The invention relates to an electronic device, in particular to an electronic device with light effect.

With the diversification of electronic device applications, users' demand for electronic devices has not only ended with their own operational performance. Therefore, there are electronic devices on the market that configure light effects on the surface to meet the needs of various users.

Generally, an electronic device with a light effect on the surface is usually provided with a plurality of light-emitting holes in the casing, and a plurality of light sources corresponding to the number of light-emitting holes are provided inside the electronic device to emit light toward each light-emitting hole. When in use, the light can be imaged through the control of each light source, and different light effects can be generated accordingly. However, the imaging quality of imaging with light depends on the distribution density of the outgoing light. When the outgoing light density is too low, the quality of imaging with light is not good. Therefore, when the electronic device increases the density and number of light exit holes in order to improve the imaging quality of light, the number of light sources must also increase accordingly. As a result, the cost of the electronic device is increased, and the increase in the number of light sources also relatively increases the possibility of overheating inside the electronic device.

This case provides an electronic device including a housing, a light guide structure and a light source. The casing has two first perforations and two second perforations, a first section between the two first perforations, and a second section between the two second perforations, the length of the first section is less than the length of the second section , The first section and the second section are interlaced at the intersection. The light guide structure is disposed on one side of the casing and includes a light guide layer, a diffusion layer, and a light adjustment layer. The light guide layer has a light-transmitting portion and a light-shielding portion. The position of the light-transmitting portion corresponds to the positions of the first section and the second section. The portion other than the light-transmitting portion is a light-shielding portion, and the light-transmitting portion has a first light transmittance. The diffusion layer is provided at a position corresponding to the light-transmitting portion. The light adjustment layer is disposed at a position corresponding to the first section, the light adjustment layer has a second light transmittance, and the second light transmittance is less than the first light transmittance. The light source is disposed on one side of the light guide structure and corresponds to the position of the intersection point. The light emitted by the light source passes through the light guide structure and the intersection point, and is emitted from the two first through holes and the two second through holes along the light-transmitting portion, respectively.

Please refer to FIG. 1 and FIG. 2 together. FIG. 1 is a schematic diagram of an external appearance of an embodiment of an electronic device of the present case; FIG. 2 is a partial external plan view of an embodiment of an electronic apparatus of the present case. In one embodiment, the electronic device has a housing 10 having a through hole H penetrating through the interior. A light source 30 is provided in the housing 10 and the light source 30 is disposed between the plurality of through holes H. The light emitted by a single light source 30 can be plural The perforation H is emitted, thereby reducing the demand and cost of the number of light sources 30.

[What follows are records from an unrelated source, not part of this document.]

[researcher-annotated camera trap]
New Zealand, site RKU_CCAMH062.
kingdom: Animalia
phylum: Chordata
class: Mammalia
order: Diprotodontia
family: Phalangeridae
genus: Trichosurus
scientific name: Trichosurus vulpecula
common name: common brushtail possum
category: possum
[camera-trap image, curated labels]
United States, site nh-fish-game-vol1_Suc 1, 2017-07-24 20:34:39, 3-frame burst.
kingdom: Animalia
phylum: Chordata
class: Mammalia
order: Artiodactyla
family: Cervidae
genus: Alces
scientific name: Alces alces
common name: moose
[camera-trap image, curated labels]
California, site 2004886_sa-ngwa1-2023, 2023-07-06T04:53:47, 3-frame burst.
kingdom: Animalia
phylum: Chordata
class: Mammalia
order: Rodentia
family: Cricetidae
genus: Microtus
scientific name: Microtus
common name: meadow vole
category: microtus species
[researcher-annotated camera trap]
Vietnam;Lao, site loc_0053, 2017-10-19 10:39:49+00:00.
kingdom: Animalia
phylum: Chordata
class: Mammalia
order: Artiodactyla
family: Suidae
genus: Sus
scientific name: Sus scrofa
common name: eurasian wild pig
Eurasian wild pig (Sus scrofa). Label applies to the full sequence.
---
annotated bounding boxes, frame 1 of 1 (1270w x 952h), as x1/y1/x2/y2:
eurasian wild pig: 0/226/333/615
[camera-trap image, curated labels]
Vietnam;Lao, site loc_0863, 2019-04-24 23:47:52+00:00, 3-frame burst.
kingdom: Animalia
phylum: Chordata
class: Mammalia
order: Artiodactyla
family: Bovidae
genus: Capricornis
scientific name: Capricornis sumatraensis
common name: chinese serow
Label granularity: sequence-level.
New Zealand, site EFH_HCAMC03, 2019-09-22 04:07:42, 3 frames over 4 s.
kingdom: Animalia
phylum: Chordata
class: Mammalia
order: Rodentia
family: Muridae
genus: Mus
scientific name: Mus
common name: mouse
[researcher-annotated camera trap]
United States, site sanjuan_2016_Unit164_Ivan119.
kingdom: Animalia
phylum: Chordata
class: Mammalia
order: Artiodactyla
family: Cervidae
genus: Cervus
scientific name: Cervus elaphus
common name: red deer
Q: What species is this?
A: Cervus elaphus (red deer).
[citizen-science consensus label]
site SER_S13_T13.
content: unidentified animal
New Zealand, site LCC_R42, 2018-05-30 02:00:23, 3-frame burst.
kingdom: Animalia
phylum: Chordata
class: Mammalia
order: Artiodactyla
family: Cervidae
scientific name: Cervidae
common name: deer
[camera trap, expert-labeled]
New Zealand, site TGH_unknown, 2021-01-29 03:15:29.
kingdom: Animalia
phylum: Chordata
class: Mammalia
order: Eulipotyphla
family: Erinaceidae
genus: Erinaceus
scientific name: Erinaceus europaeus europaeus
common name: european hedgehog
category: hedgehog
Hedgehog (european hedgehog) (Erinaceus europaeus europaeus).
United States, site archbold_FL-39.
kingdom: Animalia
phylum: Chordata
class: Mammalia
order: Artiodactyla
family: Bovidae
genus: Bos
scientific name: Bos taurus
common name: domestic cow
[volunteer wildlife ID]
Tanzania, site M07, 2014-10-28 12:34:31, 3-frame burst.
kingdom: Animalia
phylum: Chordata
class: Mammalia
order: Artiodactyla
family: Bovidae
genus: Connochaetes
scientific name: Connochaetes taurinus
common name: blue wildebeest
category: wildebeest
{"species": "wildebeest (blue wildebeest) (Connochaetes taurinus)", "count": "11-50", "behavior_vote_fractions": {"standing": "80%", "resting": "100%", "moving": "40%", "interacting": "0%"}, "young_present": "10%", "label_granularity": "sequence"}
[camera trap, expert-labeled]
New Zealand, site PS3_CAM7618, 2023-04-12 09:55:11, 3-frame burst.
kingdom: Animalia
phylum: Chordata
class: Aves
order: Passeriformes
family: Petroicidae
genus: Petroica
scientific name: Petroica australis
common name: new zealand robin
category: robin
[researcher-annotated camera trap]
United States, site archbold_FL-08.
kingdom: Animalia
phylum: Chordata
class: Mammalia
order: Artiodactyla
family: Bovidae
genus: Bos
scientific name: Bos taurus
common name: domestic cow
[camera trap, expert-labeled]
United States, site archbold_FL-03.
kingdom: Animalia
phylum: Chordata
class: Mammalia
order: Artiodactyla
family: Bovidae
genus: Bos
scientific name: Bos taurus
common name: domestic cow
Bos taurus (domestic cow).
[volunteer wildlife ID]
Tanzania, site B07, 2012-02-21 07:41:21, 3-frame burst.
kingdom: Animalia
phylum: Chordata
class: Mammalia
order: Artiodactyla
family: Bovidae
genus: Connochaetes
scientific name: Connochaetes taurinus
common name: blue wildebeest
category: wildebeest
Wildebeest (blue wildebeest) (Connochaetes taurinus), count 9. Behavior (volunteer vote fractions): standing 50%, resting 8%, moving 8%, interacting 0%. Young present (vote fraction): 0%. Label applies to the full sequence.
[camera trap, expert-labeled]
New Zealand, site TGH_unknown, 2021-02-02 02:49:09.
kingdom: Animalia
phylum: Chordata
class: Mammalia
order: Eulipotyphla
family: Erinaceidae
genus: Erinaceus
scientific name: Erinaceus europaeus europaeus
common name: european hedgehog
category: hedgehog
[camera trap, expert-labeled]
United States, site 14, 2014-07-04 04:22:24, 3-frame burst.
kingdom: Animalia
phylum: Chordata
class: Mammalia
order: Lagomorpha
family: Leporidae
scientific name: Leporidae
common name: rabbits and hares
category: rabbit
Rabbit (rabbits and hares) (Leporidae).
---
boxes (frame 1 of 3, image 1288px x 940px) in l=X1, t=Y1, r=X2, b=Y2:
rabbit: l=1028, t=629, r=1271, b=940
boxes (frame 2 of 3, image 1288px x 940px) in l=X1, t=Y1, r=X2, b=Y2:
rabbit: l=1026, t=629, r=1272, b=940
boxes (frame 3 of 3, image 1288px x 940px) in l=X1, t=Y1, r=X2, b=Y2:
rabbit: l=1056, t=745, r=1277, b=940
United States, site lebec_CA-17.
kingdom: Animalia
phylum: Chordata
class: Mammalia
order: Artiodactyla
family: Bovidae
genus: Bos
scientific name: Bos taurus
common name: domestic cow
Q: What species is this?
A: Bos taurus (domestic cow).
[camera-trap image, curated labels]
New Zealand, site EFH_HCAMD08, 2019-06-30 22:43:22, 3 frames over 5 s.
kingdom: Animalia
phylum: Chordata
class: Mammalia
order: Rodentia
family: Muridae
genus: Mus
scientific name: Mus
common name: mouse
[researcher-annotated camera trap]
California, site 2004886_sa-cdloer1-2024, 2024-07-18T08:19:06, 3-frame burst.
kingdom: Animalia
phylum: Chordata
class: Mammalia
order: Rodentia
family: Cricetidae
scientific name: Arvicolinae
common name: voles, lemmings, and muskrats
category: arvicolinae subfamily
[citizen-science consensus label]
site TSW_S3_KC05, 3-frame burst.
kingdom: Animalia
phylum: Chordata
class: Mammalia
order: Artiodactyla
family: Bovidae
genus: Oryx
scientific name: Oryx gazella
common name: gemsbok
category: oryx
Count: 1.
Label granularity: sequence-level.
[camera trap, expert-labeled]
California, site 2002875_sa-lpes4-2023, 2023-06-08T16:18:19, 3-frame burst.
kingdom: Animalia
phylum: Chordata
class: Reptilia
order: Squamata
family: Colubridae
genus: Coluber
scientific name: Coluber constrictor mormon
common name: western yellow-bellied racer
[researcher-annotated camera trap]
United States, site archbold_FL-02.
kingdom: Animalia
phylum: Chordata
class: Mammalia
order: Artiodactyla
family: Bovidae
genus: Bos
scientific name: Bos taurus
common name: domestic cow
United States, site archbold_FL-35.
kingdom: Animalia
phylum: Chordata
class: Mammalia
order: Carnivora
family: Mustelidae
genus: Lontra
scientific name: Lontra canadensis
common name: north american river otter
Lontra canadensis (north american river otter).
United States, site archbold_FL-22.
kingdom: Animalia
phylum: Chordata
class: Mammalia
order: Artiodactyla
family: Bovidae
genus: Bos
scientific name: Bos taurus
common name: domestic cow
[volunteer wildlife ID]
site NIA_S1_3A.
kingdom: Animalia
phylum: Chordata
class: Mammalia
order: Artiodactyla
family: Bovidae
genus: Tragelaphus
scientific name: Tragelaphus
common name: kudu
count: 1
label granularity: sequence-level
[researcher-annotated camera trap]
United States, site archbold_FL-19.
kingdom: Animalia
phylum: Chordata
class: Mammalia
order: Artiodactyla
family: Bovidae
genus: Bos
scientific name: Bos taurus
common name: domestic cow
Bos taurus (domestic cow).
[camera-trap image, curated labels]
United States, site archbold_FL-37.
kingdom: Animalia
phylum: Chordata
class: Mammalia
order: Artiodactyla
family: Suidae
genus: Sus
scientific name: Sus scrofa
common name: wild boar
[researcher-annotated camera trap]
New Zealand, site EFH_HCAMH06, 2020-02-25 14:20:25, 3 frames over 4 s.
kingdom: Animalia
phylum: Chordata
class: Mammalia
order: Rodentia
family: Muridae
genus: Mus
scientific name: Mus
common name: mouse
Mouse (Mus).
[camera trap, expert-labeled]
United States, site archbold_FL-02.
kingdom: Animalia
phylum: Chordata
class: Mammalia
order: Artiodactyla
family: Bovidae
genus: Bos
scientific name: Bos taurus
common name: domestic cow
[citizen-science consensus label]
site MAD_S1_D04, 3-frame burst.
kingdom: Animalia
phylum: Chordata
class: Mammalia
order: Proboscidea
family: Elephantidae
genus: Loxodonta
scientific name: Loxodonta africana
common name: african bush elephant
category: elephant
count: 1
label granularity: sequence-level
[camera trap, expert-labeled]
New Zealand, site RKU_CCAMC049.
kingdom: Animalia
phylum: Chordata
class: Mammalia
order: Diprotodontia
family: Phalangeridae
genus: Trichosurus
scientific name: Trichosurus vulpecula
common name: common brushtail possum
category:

Referring to FIGS. 5 and 6, FIG. 5 is a cross-sectional view taken along the line 5-5 of FIG. 3; FIG. 6 is a cross-sectional view taken along the line 6-6 of FIG. 3. It is worth noting that FIG. 5 and FIG. 6 are used to show the stacking relationship of each layer structure in the light guide structure 20, rather than corresponding to the real perspective of FIG. 3.

In one embodiment, a light guide structure 20 is provided between the housing 10 and the light source 30 to guide the light emitted by the single light source 30 to the plurality of perforations H and ensure the uniformity of the light emitted by each perforation H. In one embodiment, the light source 30 is a light-emitting diode (LED).

It is worth noting that the drawings in this case are for the purpose of illustrating the relative relationship between the components and are not drawn in true proportions. Therefore, the scale of the drawings in this case is not a limitation of this case.

Referring to FIG. 1, in one embodiment, the housing 10 may be a housing 10 of various devices with light effect requirements, such as but not limited to a notebook computer housing, a tablet computer housing, a handheld communication device housing, an output /The housing 10 of the input device or various electronic devices.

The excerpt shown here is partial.